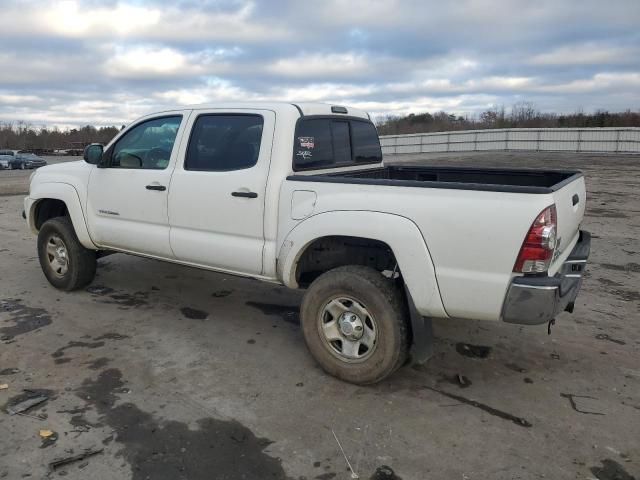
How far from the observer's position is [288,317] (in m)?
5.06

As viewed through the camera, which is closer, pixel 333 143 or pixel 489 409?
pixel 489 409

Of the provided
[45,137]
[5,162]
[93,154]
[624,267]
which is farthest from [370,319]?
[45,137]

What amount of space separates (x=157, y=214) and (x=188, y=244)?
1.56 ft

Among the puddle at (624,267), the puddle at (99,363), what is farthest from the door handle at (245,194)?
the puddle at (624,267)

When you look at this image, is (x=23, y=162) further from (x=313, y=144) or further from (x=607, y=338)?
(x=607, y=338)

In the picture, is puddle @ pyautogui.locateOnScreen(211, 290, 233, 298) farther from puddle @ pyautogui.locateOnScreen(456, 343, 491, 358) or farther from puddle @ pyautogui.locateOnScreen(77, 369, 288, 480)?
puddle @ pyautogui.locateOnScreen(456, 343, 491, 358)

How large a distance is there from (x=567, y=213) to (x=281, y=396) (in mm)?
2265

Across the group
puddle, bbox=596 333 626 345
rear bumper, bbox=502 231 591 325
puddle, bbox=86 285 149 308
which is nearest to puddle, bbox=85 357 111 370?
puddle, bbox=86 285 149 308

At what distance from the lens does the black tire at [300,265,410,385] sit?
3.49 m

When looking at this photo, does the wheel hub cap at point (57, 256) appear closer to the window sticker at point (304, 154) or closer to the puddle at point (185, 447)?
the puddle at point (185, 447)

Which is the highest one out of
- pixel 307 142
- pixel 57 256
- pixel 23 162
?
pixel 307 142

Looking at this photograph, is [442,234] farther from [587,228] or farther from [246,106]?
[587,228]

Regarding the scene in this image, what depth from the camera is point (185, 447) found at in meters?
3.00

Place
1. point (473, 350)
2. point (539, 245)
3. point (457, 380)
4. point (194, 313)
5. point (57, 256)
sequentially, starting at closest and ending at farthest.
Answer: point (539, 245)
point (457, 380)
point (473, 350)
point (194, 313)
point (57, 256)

■ ■ ■ ■ ■ ■ ■

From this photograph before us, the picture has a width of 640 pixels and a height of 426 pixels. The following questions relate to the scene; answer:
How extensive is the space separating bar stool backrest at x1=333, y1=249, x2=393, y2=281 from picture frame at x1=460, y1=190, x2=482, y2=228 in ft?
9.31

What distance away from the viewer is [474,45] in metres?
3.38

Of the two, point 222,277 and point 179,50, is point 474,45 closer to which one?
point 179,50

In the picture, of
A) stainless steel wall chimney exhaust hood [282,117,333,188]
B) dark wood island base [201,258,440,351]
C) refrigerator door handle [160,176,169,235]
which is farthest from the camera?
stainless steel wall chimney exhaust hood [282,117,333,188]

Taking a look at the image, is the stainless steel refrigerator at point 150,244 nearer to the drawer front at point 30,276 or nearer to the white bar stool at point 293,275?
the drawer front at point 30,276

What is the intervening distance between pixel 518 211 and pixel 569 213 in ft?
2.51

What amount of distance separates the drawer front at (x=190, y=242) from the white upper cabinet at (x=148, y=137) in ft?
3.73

■ ■ ■ ■ ■ ■ ■

◆ What this task involves ◆
Count the lines in the entries above that contain the word "farthest", and reply with the number alone.

◆ Exercise result ◆
4